A Metric Learning Reality Check
Benchmark results (in progress):
Benefits of this library
- Highly configurable
- Use the default configs files, merge in your own, or override options via the command line.
- Extensive logging
- View experiment data in tensorboard, csv, and sqlite format.
- Easy hyperparameter optimization
- Simply append ~BAYESIAN~ to the hyperparameters you want to optimize.
- Customizable
- Register your own losses, miners, datasets etc. with a simple function call.
Installation
pip install powerful-benchmarker
Usage
Set default flags
The easiest way to get started is to download the example script. Then change the default values for the following flags:
- pytorch_home is where you want to save downloaded pretrained models.
- dataset_root is where your datasets are located.
- root_experiment_folder is where you want all experiment data to be saved.
Try a basic command
The following command will run an experiment using the default config files, as well as download the CUB200 dataset into your dataset_root
python run.py --experiment_name test1 --dataset {CUB200: {download: True}}
(For the rest of this readme, we'll assume the datasets have already been downloaded.)
Experiment data is saved in the following format:
<root_experiment_folder>
|-<experiment_name>
|-configs
|-config_eval.yaml
|-config_general.yaml
|-config_loss_and_miners.yaml
|-config_models.yaml
|-config_optimizers.yaml
|-config_transforms.yaml
|-<split scheme name>
|-saved_models
|-saved_csvs
|-tensorboard_logs
|-meta_logs
|-saved_csvs
|-tensorboard_logs
Override config options at the command line
The default config files use a batch size of 32. What if you want to use a batch size of 256? Just write the flag at the command line:
python run.py --experiment_name test1 --batch_size 256
Complex options (i.e. nested dictionaries) can be specified at the command line:
python run.py \
--experiment_name test1 \
--mining_funcs {tuple_miner: {PairMarginMiner: {pos_margin: 0.5, neg_margin: 0.5}}}
The ~OVERRIDE~
suffix is required to completely override complex config options. For example, the following overrides the default loss function:
python run.py \
--experiment_name test1 \
--loss_funcs {metric_loss~OVERRIDE~: {ArcFaceLoss: {margin: 30, scale: 64, embedding_size: 128}}}
Leave out the ~OVERRIDE~
suffix if you want to merge options.
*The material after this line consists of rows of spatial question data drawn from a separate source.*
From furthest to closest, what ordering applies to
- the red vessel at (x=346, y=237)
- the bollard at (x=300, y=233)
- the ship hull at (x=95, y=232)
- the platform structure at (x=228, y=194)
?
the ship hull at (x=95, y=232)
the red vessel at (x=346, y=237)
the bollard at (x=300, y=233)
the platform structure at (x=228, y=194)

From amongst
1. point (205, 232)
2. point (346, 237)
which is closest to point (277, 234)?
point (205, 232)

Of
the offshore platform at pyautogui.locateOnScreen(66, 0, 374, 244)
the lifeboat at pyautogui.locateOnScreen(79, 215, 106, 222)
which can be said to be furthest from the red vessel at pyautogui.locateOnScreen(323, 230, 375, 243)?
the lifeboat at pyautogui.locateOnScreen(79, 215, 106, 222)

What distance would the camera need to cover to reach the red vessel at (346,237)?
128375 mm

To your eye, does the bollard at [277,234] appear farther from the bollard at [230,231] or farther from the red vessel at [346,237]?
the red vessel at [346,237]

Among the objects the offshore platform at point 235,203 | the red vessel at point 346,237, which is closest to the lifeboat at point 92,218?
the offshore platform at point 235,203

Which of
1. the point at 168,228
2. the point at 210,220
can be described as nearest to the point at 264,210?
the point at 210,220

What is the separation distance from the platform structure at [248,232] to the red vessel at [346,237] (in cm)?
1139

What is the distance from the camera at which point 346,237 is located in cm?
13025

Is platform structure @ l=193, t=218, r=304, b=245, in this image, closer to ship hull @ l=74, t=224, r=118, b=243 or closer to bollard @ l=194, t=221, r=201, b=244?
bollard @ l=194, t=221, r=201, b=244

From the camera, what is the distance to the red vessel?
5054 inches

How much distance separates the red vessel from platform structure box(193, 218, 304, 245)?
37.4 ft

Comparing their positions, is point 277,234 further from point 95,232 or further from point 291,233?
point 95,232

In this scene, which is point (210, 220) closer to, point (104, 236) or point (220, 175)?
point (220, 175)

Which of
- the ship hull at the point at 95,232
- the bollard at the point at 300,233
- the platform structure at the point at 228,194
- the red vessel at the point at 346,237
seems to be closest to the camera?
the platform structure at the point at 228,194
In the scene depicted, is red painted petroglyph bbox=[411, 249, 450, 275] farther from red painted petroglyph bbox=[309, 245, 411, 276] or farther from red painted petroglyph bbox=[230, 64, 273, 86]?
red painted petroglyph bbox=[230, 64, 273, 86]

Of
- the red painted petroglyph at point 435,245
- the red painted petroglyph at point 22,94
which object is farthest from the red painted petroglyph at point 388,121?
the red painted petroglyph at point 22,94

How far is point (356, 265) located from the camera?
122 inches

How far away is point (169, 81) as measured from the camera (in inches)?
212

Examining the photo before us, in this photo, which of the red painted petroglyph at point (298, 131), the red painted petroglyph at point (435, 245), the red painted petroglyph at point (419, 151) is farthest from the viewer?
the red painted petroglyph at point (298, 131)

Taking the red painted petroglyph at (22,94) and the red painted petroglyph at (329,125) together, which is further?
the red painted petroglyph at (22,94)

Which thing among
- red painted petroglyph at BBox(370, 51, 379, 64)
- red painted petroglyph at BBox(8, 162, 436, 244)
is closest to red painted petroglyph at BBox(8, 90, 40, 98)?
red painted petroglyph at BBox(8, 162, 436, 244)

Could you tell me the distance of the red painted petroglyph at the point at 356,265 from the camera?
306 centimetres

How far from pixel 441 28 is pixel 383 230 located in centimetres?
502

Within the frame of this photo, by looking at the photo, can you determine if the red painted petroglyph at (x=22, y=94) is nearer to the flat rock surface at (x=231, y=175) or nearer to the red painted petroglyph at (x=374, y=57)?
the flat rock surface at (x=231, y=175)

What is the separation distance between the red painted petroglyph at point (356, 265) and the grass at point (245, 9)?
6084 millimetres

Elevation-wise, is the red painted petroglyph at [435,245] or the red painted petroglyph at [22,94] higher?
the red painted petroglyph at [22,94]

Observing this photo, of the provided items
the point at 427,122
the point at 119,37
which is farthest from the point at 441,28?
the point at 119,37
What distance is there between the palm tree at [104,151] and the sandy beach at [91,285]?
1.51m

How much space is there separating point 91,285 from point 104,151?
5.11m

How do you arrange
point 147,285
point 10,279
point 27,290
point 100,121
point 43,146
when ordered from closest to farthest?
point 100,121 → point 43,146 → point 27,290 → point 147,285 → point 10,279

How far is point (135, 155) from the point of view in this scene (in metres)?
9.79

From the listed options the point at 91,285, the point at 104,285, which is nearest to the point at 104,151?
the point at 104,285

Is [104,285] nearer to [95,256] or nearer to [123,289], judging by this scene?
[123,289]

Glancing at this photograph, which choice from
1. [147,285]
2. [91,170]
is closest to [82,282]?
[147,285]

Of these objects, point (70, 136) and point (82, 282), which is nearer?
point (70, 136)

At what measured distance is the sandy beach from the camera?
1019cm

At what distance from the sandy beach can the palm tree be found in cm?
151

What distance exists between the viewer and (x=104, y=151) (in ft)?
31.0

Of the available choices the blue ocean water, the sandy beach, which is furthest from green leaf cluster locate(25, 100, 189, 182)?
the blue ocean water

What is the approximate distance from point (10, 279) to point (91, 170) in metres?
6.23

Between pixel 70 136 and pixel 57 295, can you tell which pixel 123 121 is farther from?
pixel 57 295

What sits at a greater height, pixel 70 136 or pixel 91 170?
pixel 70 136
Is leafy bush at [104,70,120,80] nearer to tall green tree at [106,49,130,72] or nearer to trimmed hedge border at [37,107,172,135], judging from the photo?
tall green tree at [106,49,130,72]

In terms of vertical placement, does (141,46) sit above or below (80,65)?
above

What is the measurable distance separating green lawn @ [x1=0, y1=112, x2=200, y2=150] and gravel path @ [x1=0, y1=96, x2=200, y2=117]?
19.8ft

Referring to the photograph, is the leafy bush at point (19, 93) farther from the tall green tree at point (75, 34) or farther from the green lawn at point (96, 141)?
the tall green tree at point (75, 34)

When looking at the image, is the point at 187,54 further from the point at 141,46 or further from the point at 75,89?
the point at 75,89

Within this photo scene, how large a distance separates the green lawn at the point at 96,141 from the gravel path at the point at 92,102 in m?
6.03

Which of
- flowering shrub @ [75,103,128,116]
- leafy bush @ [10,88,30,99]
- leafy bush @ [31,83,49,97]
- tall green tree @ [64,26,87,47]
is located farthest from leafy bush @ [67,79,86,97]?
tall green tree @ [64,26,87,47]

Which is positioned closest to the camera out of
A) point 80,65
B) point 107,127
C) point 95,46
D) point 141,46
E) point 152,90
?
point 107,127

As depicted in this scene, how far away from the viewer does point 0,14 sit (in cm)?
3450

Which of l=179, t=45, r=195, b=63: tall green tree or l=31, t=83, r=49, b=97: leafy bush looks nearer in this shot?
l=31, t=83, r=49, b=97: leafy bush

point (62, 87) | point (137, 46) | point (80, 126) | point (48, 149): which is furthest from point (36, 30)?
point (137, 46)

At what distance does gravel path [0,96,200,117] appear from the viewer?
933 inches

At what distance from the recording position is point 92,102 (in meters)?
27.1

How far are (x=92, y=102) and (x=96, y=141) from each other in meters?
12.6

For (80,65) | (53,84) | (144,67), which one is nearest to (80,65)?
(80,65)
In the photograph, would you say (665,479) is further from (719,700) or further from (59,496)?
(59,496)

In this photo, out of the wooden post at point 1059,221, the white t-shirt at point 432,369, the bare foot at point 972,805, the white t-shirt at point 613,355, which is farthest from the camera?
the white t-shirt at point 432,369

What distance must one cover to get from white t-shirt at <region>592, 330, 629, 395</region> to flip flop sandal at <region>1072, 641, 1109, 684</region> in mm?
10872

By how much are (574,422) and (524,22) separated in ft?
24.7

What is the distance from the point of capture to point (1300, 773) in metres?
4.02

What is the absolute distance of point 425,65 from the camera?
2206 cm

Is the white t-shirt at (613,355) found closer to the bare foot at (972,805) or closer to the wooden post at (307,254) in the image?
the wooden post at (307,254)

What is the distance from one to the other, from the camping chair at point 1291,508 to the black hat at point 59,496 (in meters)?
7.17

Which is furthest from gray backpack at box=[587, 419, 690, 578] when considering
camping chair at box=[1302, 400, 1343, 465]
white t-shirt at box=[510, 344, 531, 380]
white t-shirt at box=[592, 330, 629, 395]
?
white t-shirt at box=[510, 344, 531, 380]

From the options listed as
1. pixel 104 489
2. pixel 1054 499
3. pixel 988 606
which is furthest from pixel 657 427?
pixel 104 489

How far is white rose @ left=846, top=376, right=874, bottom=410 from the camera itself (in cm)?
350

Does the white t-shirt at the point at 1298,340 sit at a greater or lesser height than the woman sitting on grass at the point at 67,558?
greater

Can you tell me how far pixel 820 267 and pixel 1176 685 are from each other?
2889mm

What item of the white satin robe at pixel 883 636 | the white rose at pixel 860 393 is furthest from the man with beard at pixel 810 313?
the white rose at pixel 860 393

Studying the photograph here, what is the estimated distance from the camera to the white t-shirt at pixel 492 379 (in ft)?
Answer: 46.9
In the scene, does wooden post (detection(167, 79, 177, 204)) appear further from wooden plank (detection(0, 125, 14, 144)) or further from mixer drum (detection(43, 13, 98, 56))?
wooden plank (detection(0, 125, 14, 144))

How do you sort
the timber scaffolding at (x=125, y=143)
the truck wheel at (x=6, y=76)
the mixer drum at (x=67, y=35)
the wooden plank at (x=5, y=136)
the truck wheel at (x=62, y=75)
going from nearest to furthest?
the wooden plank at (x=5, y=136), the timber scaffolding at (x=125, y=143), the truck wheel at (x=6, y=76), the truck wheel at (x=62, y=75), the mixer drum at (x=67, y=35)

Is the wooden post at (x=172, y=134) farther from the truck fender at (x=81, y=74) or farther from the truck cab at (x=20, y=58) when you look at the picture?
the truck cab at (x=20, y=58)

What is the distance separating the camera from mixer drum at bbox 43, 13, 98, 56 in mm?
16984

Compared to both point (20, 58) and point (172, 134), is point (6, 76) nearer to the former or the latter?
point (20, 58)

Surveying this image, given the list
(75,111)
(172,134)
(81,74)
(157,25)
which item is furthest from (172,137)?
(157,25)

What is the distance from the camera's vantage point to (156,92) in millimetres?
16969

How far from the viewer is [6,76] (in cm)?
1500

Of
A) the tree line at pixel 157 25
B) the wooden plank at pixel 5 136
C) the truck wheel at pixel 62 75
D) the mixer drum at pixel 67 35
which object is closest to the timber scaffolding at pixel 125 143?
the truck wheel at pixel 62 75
For example, we can add an optimizer for our loss function's parameters:
python run.py \
--experiment_name test1 \
--optimizers {metric_loss_optimizer: {SGD: {lr: 0.01}}}
This will be included along with the default optimizers.
We can change the learning rate of the trunk_optimizer, but keep all other parameters the same:
python run.py \
--experiment_name test1 \
--optimizers {trunk_optimizer: {RMSprop: {lr: 0.01}}}
Or we can make trunk_optimizer use Adam, but leave embedder_optimizer to the default setting:
python run.py \
--experiment_name test1 \
--optimizers {trunk_optimizer~OVERRIDE~: {Adam: {lr: 0.01}}}
Combine yaml files at the command line
The following merges the with_cars196
config file into the default
config file, in the config_general
category.
python run.py --experiment_name test1 --config_general [default, with_cars196]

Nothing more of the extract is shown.